TOP SECRET, as the name implies, is the highest official classification level in the U.S. government, defined as information whose unauthorized release “could cause exceptionally grave damage to national security or foreign relations.”


and,

CNN and Reuters: Inspectors General concluded Clinton emails presumed classified
The origin of the "presumed classified" determination applied to many of Hillary Clinton's emails are the Inspectors General of the Intelligence Community and the State Department, as reported by CNN. That assessment is shared by the former Director of the Government's Information Security Oversight Office (ISOO), as reported by Reuters.

CNN: 7/24/2015

http://www.cnn.com/2015/07/24/politics/hillary-clinton-email-justice-department/
Official: Clinton emails included classified information

Washington (CNN)The inspector general for the intelligence community has informed members of Congress that some material Hillary Clinton emailed from her private server contained classified information, but it was not identified that way. Because it was not identified, it is unclear whether Clinton realized she was potentially compromising classified information.

The IG reviewed a "limited sampling" of her emails and among those 40 reviewed found that "four contained classified information," wrote the IG Charles McCullough in a letter to Congress. McCullough noted that "none of the emails we reviewed had classification or dissemination markings" but that some "should have been handled as classified, appropriately marked, and transmitted via a secure network."
++++++
» **Exercise requirements**:
**1.** From the excerpt on the Clinton emails, echo the stretch from "CNN: 7/24/2015" through "compromising classified information." word for word.
**2.** According to the excerpt on the Clinton emails, McCullough wrote that some emails should have been handled in certain ways. List each of those ways.
**3.** Continue the excerpt on the Clinton emails from its final sentence.

» **Recorded information**:
++++++
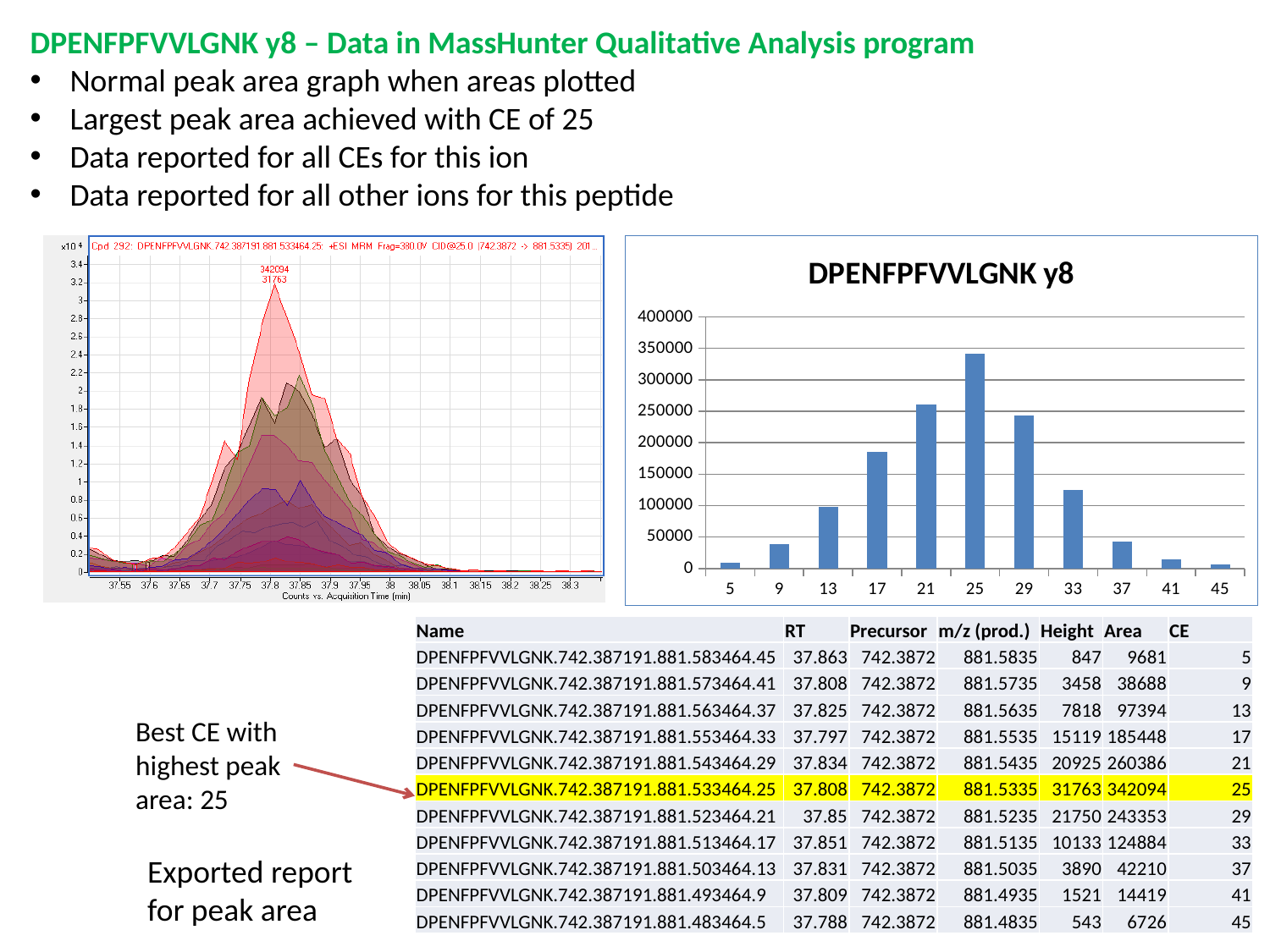
On the bar chart titled DPENFPFVVLGNK y8, which is larger, the value for CE 13 or the value for CE 37? CE 13 On the bar chart titled DPENFPFVVLGNK y8, which CE category has the highest bar? 25 On the bar chart titled DPENFPFVVLGNK y8, is the value for CE 25 greater or less than 300000? greater On the bar chart titled DPENFPFVVLGNK y8, is the value for CE 17 greater or less than 150000? greater How many CE categories are shown on the x axis of the bar chart titled DPENFPFVVLGNK y8? 11 What is the highest value shown on the y axis of the bar chart titled DPENFPFVVLGNK y8? 400000 On the bar chart titled DPENFPFVVLGNK y8, how do the values change as CE increases from 5 to 45? They rise to a peak at 25, then fall On the bar chart titled DPENFPFVVLGNK y8, is the value for CE 33 greater or less than 100000? greater On the bar chart titled DPENFPFVVLGNK y8, which is larger, the value for CE 17 or the value for CE 33? CE 17 What kind of chart is the chart on the right of the slide titled DPENFPFVVLGNK y8? bar chart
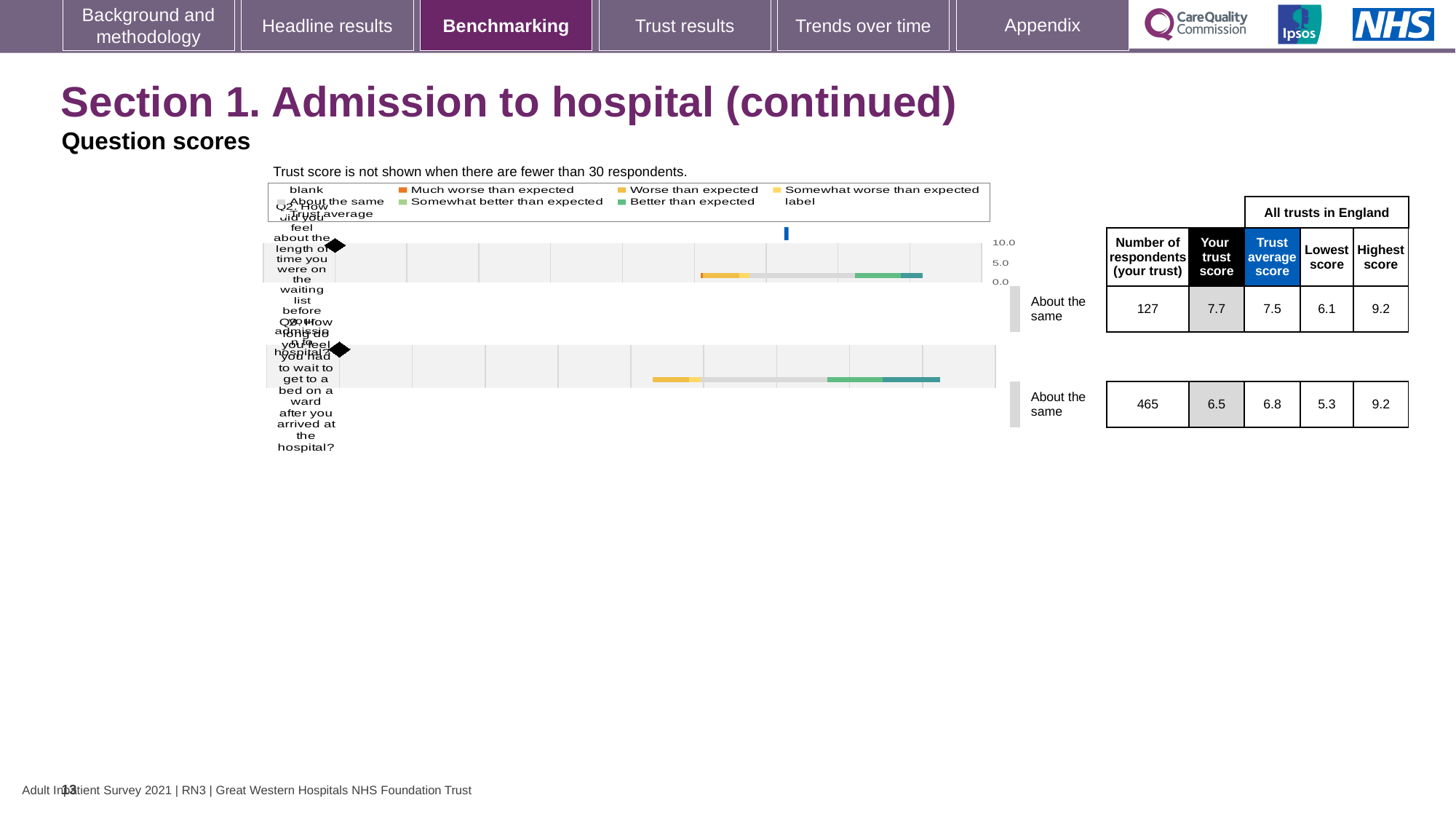
How many questions (bars) are plotted on the slide? 2 What benchmark category is shown next to the Q2 bar? About the same For Q2, what is the difference between the highest score and the lowest score across all trusts in England? 3.1 What is the trust score for Q2 (length of time on the waiting list before admission)? 7.7 How many respondents answered Q3 at this trust? 465 Is the trust score for Q3 greater or less than 5.0? greater What kind of chart is used to show the question scores on this slide? bar chart For Q3, which is larger: your trust score or the trust average score? Trust average score What is the trust average score for Q2? 7.5 For Q2, which is larger: your trust score or the trust average score? Your trust score For Q3, what is the difference between the highest score and the lowest score across all trusts in England? 3.9 What is the trust score for Q3 (wait to get to a bed on a ward after arriving at the hospital)? 6.5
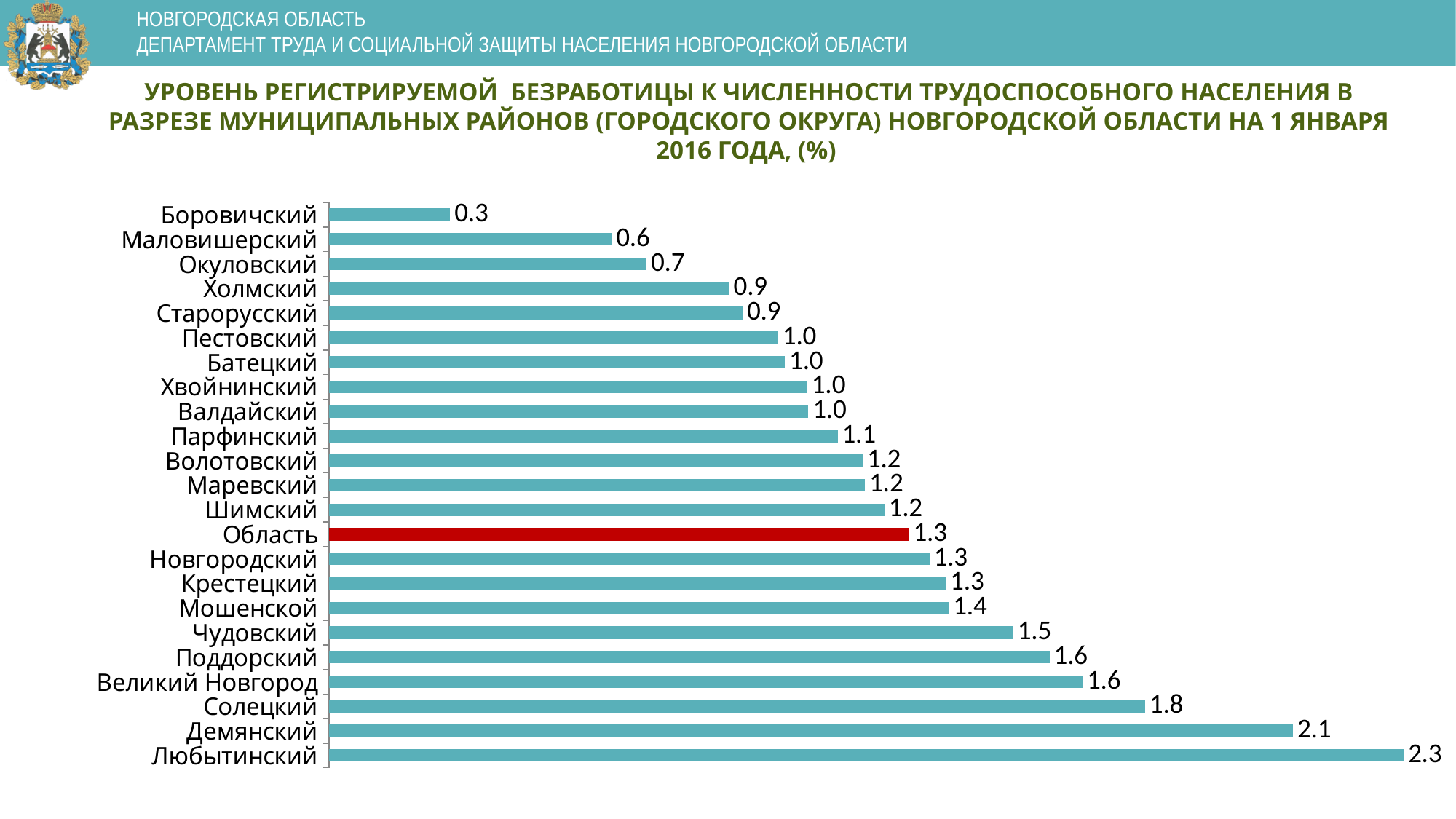
What is the difference between the values for Демянский and Солецкий? 0.3 What is the value for Боровичский? 0.3 What is the difference between the values for Любытинский and Боровичский? 2.0 Which category has the lowest value? Боровичский How many categories (bars) are shown in the chart? 23 What is the value for Любытинский? 2.3 Which is larger, the value for Чудовский or the value for Мошенской? Чудовский Which category has the highest value? Любытинский What is the value for Великий Новгород? 1.6 What is the value for Область (the red bar)? 1.3 Which bar is highlighted in red? Область What kind of chart is shown on the slide? Bar chart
++++++
» **Responses by task**:
**1.**
CNN: 7/24/2015

http://www.cnn.com/2015/07/24/politics/hillary-clinton-email-justice-department/
Official: Clinton emails included classified information

Washington (CNN)The inspector general for the intelligence community has informed members of Congress that some material Hillary Clinton emailed from her private server contained classified information, but it was not identified that way. Because it was not identified, it is unclear whether Clinton realized she was potentially compromising classified information.

**2.**
- handled as classified
- appropriately marked
- transmitted via a secure network

**3.**
The four emails in question "were classified when they were sent and are classified now," spokeswoman Andrea Williams told CNN.

McCullough said that State Department Freedom of Information Act officials told the intelligence community IG that "there are potentially hundreds of classified emails within the approximately 30,000 provided by former Secretary Clinton."


CNN 8/17/15

http://www.cnn.com/2015/08/17/politics/hillary-clinton-server-referred-for-further-review/
Washington (CNN)Intelligence officials assigned to review emails from Hillary Clinton's server for classified information have so far recommended that 305 documents be referred to agencies for further consultation, according to a report filed with a federal judge Monday.

In court papers filed with U.S. District Court Judge Rudolph Contreras, the State Department updated its progress. It said that as of last Friday, Intelligence Community reviewers had completed a preliminary screening and determined that "out of a sample of approximately 20% of the Clinton emails," the reviewers have "recommended 305 documents -- approximately 5.1% -- for referral to their agencies for consultation."
. . .

inspectors general for the State Department and for the Intelligence Community raised concerns about the content of the emails, the State Department added intelligence staff to assist in the process.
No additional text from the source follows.